CSE451 Spring 2008 Project #3
Out: May 1, 2008
Due: May 15, 2008
Objectives
In the first two projects you
learned about some of the internals of the Windows Operating System.
Your third project, done in groups of two, will practice using threads
and synchronization to write a multi-threaded multi-buffered copy file
program. The principal objectives of this project are:
Getting Started
Unlike the previous projects
this project involves writing a single user mode program Windows program
in C. You may use Visual Studio to do the development. Located
in O:\cse\courses\cse451\08sp
Things you will need to know
how to do are:
Your assignment:
You are doing an enhanced command
line program to copy one or more files to another location. It should
behave similar to the command line COPY program in Windows except with
a different set of switches, slightly different syntax and other limitations
as noted below. The syntax for your program is:
MTCOPY [/T:number] [/B:number]
[/V] <source>+ destination
/T:number - Specifies the number
of threads to use in the copy function. By default value is 1.
/B:number - Specifies the number
of buffers to use in the copy function. The default value is 1.

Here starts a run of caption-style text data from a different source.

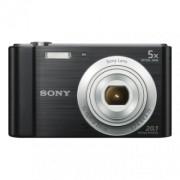 SONY Cyber-Shot DSC-W800 (Crna)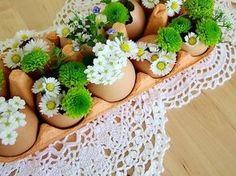 osterdeko basteln im Eierkarton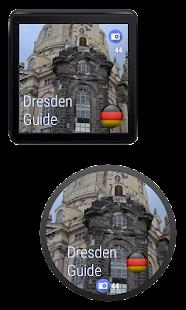 Dresden Wear Guide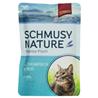 Schmusy Nature - tuna in riž - 100 g 100 g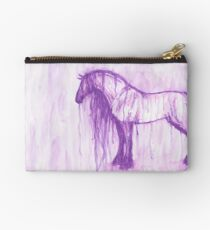 Purple  Studio Pouch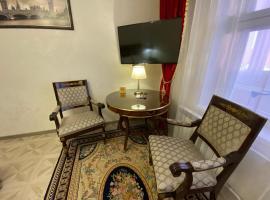 Park-Hotel, hotel in Nizhnevartovsk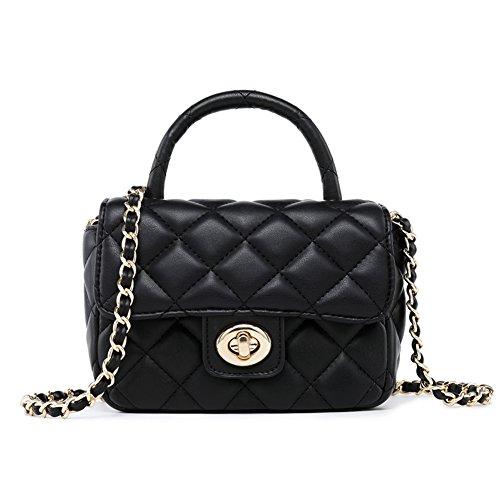 ToYu Design Frauen Karriere OL Handtasche kariert Kette Tasche Umhaengetasche Mode-Strasse Damentaschen (schwarz) -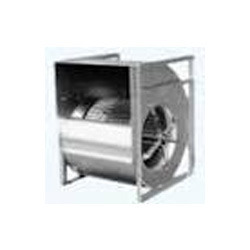 Centrifugal Blowers & Impellers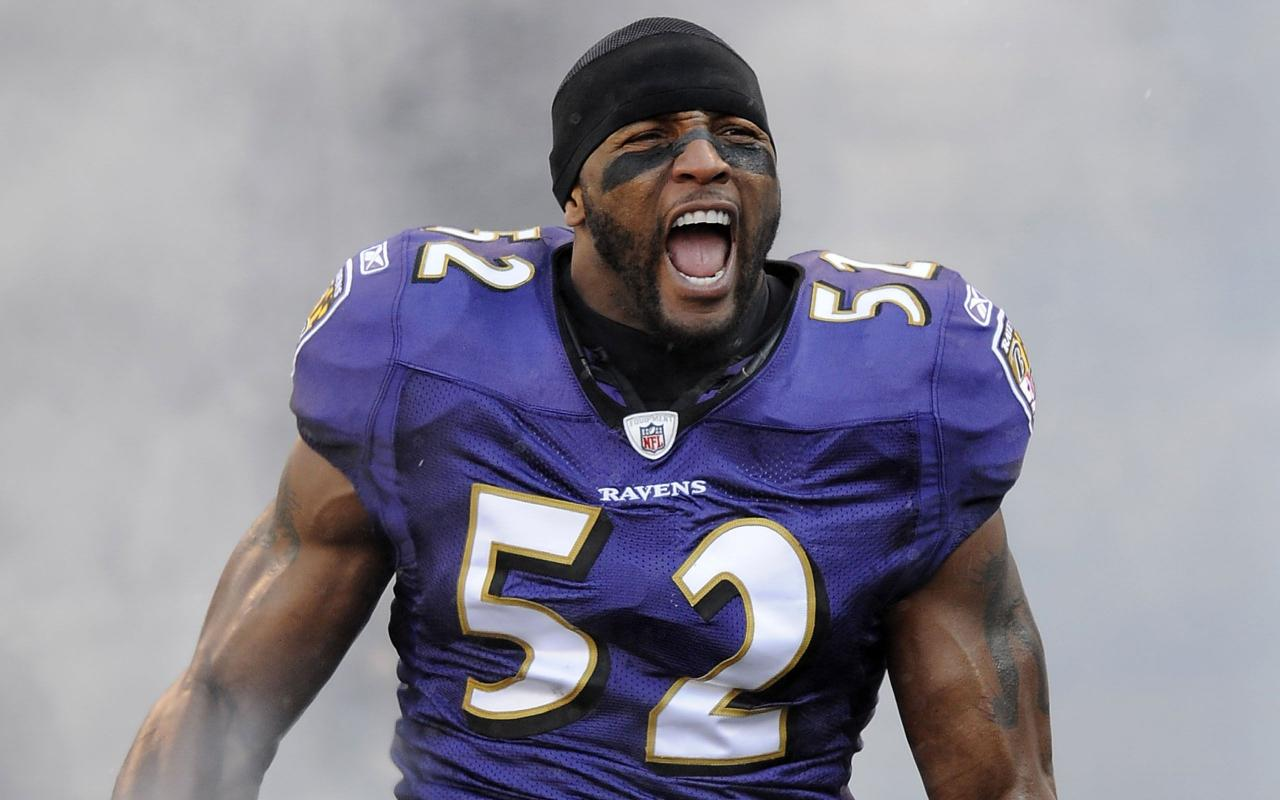 Ray Lewis Wallpapers - Wallpaper Cave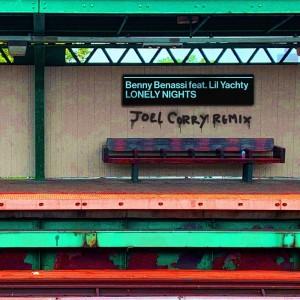 LONELY NIGHTS (Joel Corry Remix)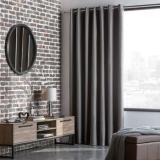 limpeza de cortina Residencial Oito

/V – Verbose switch used to
report the total time needed to copy the file(s). It also prints
the MB per second throughput.
source - Specifies one or
more source files to be copied. Unlike the regular COPY program
you can specify multiple source files, and the last file name is treated
as either the destination directory or destination file. Your
code does not need to handle wildcard name expansion, because there
is already a procedure to handle wildcard expansion in main’s argc
and argv arguments (Details forth coming). For example, “MTCOPY
*.c” can be made to expand to “MTCOPY first.c second.c third.c ...”
before main is called.
destination - Specifies
the directory and/or filename for the new file(s).
Your program essentially does
a set of read and writes of data between the source and destination.
Internally you should use 64KB buffers to copy the data. Obviously
if the file is smaller than 64KB the amount transferred will be less.
MTCOPY is to utilize up to
the specified number of threads and buffers to complete the task with
as much parallelism and efficiency as possible. The program should
be smart enough to not use 10 threads and 20 buffers to copy a single
two byte file. But it might use all the threads and all the buffers
to copy a single 1GB file or to copy 100 small files.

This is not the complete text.